THE REQUEST:
Update the data below by changing every "forested hillside" to "wooded slope" and leaving everything else the same.

::: INPUT FOR THIS TASK :::

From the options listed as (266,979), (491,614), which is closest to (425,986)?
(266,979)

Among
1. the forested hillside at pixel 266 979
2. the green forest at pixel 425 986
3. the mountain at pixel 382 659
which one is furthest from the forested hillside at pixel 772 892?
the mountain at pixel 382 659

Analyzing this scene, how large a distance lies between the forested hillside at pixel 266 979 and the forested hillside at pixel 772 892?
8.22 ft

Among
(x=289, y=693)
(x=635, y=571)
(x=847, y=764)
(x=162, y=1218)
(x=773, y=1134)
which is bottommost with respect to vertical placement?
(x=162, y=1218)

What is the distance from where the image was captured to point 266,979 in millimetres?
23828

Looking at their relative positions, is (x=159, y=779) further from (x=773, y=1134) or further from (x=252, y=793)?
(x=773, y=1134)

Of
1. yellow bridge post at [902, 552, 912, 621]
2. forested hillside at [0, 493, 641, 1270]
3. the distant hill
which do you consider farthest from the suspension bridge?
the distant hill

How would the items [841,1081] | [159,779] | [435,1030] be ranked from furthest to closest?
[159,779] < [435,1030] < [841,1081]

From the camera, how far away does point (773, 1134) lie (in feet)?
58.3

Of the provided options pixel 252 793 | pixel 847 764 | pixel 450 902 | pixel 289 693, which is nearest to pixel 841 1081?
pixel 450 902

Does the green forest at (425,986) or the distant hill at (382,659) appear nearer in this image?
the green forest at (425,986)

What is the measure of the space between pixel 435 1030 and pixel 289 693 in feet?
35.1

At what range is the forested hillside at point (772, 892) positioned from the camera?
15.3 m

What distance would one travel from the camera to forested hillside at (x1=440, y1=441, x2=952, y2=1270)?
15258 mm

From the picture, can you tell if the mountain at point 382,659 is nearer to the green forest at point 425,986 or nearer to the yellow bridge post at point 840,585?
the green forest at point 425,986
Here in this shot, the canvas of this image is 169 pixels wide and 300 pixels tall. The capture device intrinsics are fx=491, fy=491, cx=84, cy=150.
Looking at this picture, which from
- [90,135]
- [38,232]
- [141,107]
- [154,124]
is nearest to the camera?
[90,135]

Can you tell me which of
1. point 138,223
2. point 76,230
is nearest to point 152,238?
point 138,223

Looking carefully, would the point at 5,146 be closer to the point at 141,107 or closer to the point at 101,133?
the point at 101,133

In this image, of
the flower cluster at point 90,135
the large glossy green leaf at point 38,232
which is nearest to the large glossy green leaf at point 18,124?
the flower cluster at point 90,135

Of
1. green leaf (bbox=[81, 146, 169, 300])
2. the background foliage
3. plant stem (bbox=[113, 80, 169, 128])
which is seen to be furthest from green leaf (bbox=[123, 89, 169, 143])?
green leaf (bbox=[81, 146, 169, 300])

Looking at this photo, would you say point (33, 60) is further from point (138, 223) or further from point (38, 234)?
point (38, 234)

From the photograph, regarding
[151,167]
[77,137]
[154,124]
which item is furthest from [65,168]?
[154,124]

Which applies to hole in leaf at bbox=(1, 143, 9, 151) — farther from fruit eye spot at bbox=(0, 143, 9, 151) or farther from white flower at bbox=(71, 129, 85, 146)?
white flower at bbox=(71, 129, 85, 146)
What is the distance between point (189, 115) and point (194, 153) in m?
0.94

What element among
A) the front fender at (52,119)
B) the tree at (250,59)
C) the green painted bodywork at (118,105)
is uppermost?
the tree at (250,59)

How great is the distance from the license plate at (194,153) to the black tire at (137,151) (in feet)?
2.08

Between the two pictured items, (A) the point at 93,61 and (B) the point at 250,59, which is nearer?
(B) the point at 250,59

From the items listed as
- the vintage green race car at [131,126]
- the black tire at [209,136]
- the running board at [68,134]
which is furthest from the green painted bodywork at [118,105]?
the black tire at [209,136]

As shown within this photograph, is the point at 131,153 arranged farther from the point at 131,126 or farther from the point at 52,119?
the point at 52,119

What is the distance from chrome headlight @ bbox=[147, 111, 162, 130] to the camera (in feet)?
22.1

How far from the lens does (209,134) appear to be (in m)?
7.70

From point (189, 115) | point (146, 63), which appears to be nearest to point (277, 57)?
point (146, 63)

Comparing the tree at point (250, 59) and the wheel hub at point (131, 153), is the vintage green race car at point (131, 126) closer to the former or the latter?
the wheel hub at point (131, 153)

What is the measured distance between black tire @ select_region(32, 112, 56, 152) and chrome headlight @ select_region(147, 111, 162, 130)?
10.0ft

:::

FINISHED EXERCISE:
From the options listed as (266,979), (491,614), which is closest to (425,986)?
(266,979)

Among
1. the wooded slope at pixel 266 979
2. the green forest at pixel 425 986
3. the mountain at pixel 382 659
which one is furthest from the wooded slope at pixel 772 892?
the mountain at pixel 382 659

Analyzing this scene, how large a distance lies between the wooded slope at pixel 266 979 and the wooded slope at pixel 772 892?
8.22 ft

Among
(x=289, y=693)
(x=635, y=571)
(x=847, y=764)
(x=162, y=1218)
(x=773, y=1134)
which is bottommost with respect to vertical placement?
(x=162, y=1218)

What is the distance from where the image was captured to point 266,979 in millimetres?
23828

Looking at their relative positions, is (x=159, y=779) further from (x=773, y=1134) or further from (x=252, y=793)?
(x=773, y=1134)

Of
1. yellow bridge post at [902, 552, 912, 621]
2. wooded slope at [0, 493, 641, 1270]
3. the distant hill
which do you consider farthest from the suspension bridge?
the distant hill

How would the items [841,1081] | [159,779] | [435,1030] be ranked from furthest to closest?
[159,779] < [435,1030] < [841,1081]

From the camera, how far away does point (773, 1134) lie (in feet)?
58.3

Of the provided options pixel 252 793 | pixel 847 764 | pixel 450 902 | pixel 289 693, which is nearest to pixel 841 1081?
pixel 450 902

Does the green forest at (425,986) or the distant hill at (382,659) appear nearer in this image?
the green forest at (425,986)

What is the measure of the space between pixel 435 1030 and pixel 289 693 in feet?
35.1

At what range is the wooded slope at point (772, 892) positioned from the camera?
15.3 m

What distance would one travel from the camera to wooded slope at (x1=440, y1=441, x2=952, y2=1270)?
15258 mm

From the picture, can you tell if the mountain at point 382,659 is nearer to the green forest at point 425,986 or nearer to the yellow bridge post at point 840,585?
the green forest at point 425,986
Here in this shot, the canvas of this image is 169 pixels wide and 300 pixels tall. The capture device intrinsics are fx=491, fy=491, cx=84, cy=150.
Looking at this picture, which from
- [90,135]
- [38,232]
- [141,107]
- [154,124]
is nearest to the camera?
[90,135]

Can you tell me which of
1. point 138,223
2. point 76,230
is nearest to point 152,238?
point 138,223

Looking carefully, would the point at 5,146 be closer to the point at 141,107 or closer to the point at 101,133?
the point at 101,133

In this image, of
the flower cluster at point 90,135
the large glossy green leaf at point 38,232
which is nearest to the large glossy green leaf at point 18,124?
the flower cluster at point 90,135

Of
1. green leaf (bbox=[81, 146, 169, 300])
2. the background foliage
3. plant stem (bbox=[113, 80, 169, 128])
which is seen to be furthest from green leaf (bbox=[123, 89, 169, 143])?
green leaf (bbox=[81, 146, 169, 300])

Looking at this photo, would you say point (33, 60) is further from point (138, 223) or further from point (38, 234)?
point (38, 234)

From the photograph, regarding
[151,167]
[77,137]
[154,124]
which item is furthest from [65,168]?
[154,124]

Which applies to hole in leaf at bbox=(1, 143, 9, 151) — farther from fruit eye spot at bbox=(0, 143, 9, 151) or farther from white flower at bbox=(71, 129, 85, 146)?
white flower at bbox=(71, 129, 85, 146)
What is the distance between point (189, 115) and point (194, 153) in m?
0.94

What element among
A) the front fender at (52,119)
B) the tree at (250,59)
C) the green painted bodywork at (118,105)
is uppermost?
the tree at (250,59)

How great is the distance from the license plate at (194,153) to the black tire at (137,151) (in feet)?
2.08

Between the two pictured items, (A) the point at 93,61 and (B) the point at 250,59, which is nearer?
(B) the point at 250,59

From the items listed as
- the vintage green race car at [131,126]
- the black tire at [209,136]
- the running board at [68,134]
which is furthest from the green painted bodywork at [118,105]?
the black tire at [209,136]

As shown within this photograph, is the point at 131,153 arranged farther from the point at 131,126 or farther from the point at 52,119?
the point at 52,119

What is the distance from chrome headlight @ bbox=[147, 111, 162, 130] to the camera (in feet)?
22.1

How far from the lens does (209,134) appear to be (in m)?
7.70

From point (189, 115) | point (146, 63), which appears to be nearest to point (277, 57)?
point (146, 63)

Comparing the tree at point (250, 59) and the wheel hub at point (131, 153), is the vintage green race car at point (131, 126) closer to the former or the latter?
the wheel hub at point (131, 153)

What is the measured distance between black tire @ select_region(32, 112, 56, 152) and chrome headlight @ select_region(147, 111, 162, 130)?
10.0ft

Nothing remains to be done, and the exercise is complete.